CCass,09/09/1997,1154
Un jugement d'expulsion entraînant la cessation d'activité d'une entreprise ne constitue pas un cas de force majeure. L'employeur reste donc pleinement responsable de ses obligations envers ses salariés, malgré la fermeture forcée de l'établissement.
Points clés
- L'expulsion d'une entreprise n'est pas considérée comme un cas de force majeure.
- L'employeur conserve l'intégralité de sa responsabilité envers ses salariés même en cas de cessation d'activité due à une expulsion.
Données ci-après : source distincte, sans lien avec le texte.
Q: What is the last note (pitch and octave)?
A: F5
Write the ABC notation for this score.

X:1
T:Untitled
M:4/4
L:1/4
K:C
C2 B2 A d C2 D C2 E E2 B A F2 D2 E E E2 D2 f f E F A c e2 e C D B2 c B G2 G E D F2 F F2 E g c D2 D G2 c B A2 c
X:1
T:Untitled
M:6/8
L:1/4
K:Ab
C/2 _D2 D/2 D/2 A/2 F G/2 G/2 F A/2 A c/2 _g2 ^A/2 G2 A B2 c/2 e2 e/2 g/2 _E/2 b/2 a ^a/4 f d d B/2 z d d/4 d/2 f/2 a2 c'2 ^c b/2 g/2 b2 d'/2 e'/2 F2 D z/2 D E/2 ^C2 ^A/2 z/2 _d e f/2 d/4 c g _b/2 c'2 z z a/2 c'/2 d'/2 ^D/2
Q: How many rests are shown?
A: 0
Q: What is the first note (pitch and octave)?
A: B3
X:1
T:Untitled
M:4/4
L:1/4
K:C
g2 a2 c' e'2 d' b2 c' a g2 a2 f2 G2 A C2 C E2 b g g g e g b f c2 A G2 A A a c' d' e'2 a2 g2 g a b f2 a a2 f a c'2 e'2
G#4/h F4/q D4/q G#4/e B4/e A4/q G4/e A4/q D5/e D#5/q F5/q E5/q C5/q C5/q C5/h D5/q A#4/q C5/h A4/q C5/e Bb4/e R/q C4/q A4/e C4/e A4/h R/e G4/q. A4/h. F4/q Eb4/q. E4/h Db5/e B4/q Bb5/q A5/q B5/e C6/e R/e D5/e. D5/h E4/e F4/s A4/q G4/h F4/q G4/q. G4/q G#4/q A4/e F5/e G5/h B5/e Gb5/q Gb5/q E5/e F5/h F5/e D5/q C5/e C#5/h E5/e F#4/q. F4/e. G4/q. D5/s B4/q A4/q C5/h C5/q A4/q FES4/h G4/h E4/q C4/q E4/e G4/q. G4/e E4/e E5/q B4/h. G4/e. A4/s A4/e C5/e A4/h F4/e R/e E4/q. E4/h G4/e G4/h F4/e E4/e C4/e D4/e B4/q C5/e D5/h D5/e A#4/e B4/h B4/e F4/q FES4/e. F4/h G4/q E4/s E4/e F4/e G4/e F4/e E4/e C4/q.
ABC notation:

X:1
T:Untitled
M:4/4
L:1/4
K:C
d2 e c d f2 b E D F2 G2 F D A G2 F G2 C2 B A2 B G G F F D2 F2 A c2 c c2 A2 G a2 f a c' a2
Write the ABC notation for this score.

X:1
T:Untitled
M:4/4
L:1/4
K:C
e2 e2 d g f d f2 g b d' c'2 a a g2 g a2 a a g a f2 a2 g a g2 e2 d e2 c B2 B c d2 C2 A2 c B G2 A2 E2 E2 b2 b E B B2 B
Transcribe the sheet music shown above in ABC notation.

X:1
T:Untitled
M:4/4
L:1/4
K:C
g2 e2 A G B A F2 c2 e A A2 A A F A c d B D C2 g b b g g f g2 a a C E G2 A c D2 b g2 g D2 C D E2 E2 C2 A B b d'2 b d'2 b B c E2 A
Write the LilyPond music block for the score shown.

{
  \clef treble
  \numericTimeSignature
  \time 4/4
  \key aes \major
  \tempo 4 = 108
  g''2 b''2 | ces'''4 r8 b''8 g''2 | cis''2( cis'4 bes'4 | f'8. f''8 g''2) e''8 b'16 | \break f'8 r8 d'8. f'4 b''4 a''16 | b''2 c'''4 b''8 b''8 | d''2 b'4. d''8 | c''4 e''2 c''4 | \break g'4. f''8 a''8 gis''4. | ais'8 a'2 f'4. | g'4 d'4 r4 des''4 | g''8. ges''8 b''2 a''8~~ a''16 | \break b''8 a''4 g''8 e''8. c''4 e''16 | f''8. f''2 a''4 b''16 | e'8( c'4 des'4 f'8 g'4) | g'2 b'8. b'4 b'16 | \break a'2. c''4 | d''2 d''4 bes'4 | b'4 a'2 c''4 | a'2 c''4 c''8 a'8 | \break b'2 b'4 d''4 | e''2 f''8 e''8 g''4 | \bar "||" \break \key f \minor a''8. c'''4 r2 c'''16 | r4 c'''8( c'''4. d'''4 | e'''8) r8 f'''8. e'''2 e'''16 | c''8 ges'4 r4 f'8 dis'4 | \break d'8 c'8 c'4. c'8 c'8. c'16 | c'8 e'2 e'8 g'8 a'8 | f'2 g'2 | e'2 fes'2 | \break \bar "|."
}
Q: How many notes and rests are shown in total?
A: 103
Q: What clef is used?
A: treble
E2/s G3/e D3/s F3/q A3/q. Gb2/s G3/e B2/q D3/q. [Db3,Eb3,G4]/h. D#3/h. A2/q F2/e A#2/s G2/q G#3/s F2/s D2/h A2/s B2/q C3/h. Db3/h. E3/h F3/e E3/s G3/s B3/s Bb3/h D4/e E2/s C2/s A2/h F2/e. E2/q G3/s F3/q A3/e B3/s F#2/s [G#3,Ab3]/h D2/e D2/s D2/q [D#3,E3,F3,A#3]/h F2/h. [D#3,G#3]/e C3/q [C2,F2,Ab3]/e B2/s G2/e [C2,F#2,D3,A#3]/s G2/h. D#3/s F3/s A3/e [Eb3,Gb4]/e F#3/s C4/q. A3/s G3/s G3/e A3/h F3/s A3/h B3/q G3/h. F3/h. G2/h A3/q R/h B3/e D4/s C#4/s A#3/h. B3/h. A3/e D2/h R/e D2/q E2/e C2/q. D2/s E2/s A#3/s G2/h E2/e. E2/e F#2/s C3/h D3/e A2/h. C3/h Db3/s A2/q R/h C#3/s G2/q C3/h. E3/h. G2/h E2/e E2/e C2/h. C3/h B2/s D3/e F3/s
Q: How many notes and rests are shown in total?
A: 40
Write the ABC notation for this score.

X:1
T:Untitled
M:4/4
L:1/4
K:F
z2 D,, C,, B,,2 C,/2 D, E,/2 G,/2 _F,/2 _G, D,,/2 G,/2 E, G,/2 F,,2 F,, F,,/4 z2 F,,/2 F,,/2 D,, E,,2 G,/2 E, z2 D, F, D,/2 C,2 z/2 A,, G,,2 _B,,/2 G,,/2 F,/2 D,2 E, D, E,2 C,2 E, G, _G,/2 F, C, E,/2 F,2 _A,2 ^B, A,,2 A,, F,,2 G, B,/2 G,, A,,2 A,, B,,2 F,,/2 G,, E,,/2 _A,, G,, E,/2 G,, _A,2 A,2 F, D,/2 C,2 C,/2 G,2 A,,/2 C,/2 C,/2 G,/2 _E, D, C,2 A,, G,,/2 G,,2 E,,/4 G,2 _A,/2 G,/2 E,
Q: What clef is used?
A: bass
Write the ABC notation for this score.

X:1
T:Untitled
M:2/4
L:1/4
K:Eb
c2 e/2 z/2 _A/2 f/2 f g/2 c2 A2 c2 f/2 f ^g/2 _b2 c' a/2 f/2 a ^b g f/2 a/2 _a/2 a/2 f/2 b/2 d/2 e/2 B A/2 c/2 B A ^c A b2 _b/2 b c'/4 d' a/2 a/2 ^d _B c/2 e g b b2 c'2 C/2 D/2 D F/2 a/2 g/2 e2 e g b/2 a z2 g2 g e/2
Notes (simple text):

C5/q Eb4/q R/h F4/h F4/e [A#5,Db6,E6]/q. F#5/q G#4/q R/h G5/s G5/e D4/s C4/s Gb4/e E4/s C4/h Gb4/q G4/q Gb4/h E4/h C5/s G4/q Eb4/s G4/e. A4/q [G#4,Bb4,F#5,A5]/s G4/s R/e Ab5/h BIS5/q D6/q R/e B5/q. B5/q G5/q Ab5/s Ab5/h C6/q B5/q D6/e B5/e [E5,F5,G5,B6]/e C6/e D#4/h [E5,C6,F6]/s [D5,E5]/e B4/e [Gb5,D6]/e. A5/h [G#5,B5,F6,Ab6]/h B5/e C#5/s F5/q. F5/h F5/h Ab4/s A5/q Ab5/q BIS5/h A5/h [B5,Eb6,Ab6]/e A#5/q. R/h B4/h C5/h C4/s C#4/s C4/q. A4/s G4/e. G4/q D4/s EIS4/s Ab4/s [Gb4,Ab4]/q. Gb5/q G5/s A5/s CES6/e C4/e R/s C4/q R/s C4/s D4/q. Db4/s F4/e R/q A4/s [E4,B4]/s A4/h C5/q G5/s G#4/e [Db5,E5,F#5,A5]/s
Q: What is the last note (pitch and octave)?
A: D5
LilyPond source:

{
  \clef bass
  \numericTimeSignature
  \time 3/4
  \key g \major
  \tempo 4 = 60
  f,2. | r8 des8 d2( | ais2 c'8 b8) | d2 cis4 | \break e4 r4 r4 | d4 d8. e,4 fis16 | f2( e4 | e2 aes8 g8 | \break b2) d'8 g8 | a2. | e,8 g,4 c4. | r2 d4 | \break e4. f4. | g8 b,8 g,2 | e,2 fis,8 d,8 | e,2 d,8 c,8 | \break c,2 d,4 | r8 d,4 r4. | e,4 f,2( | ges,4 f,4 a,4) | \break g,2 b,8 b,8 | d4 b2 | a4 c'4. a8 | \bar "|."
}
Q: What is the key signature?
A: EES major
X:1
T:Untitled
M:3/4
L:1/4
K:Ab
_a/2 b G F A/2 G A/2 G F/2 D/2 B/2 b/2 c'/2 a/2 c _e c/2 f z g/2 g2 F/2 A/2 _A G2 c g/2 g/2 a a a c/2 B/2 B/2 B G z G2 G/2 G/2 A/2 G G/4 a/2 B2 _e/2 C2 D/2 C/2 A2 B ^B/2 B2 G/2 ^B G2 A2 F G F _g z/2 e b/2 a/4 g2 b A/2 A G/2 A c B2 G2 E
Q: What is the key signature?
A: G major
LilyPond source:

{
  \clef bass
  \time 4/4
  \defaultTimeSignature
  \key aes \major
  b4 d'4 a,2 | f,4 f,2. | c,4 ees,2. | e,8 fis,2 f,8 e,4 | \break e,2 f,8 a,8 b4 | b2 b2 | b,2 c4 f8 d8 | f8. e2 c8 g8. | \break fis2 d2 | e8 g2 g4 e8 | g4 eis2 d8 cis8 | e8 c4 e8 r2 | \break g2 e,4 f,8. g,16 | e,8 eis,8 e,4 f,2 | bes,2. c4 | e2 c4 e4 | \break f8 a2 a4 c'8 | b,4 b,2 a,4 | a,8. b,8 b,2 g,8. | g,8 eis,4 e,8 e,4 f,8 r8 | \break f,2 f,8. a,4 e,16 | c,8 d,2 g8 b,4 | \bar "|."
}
- La cessation d'activité forcée n'exonère pas l'employeur des obligations légales et contractuelles envers ses employés.
Résumé
La Cour de Cassation, dans son arrêt du 9 septembre 1997 (référence 1154), a clairement établi que l'expulsion d'une entreprise, même si elle conduit à l'arrêt définitif de son activité, ne peut être qualifiée de force majeure. Cette décision est cruciale car elle signifie que l'employeur ne peut pas se décharger de sa responsabilité légale envers ses salariés en invoquant cette circonstance. Par conséquent, l'employeur est tenu de respecter toutes ses obligations contractuelles et légales, notamment en matière d'indemnités de licenciement, de préavis et de toute autre compensation due aux travailleurs, malgré la cessation forcée de l'activité. L'arrêt renforce la protection des droits des salariés en limitant les motifs d'exonération de l'employeur face à des événements extérieurs.
Texte
Le jugement d'expulsion conduisant à la cessation d'activité de l'entreprise n'exonère pas l'employeur de sa responsabilité envers ses salariés. L'expulsion ne constitue pas un cas de force majeure.